Problem: The number needed is how many lines in these entries contain "Annexable"; give it alone.

Stored entries:
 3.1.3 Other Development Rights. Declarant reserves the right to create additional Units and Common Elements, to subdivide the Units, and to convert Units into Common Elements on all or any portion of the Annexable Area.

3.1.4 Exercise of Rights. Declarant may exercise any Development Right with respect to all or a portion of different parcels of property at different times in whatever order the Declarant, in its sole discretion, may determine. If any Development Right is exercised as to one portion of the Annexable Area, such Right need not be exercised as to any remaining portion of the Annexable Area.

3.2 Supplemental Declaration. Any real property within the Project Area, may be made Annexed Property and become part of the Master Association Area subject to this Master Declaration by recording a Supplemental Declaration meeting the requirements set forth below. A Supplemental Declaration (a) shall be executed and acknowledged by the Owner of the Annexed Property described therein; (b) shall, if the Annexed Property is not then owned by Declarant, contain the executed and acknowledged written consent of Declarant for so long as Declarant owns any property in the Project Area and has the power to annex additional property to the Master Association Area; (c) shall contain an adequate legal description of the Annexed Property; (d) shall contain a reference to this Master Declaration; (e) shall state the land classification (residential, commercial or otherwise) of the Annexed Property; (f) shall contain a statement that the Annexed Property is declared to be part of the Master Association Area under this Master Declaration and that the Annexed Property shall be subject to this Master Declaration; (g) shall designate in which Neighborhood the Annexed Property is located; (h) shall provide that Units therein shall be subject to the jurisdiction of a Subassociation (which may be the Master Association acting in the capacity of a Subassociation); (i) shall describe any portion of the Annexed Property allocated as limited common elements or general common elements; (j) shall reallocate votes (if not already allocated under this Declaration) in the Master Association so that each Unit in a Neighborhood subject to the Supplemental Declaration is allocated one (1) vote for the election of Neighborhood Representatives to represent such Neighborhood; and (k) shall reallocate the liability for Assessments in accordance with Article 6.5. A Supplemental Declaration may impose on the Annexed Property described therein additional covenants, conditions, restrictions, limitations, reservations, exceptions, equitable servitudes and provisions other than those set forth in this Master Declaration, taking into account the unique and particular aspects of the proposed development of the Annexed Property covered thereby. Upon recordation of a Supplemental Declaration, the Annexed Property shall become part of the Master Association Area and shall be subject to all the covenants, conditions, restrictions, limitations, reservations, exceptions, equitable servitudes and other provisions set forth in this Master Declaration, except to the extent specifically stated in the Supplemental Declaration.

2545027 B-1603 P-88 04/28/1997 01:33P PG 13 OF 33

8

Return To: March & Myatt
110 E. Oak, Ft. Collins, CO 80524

Result: 2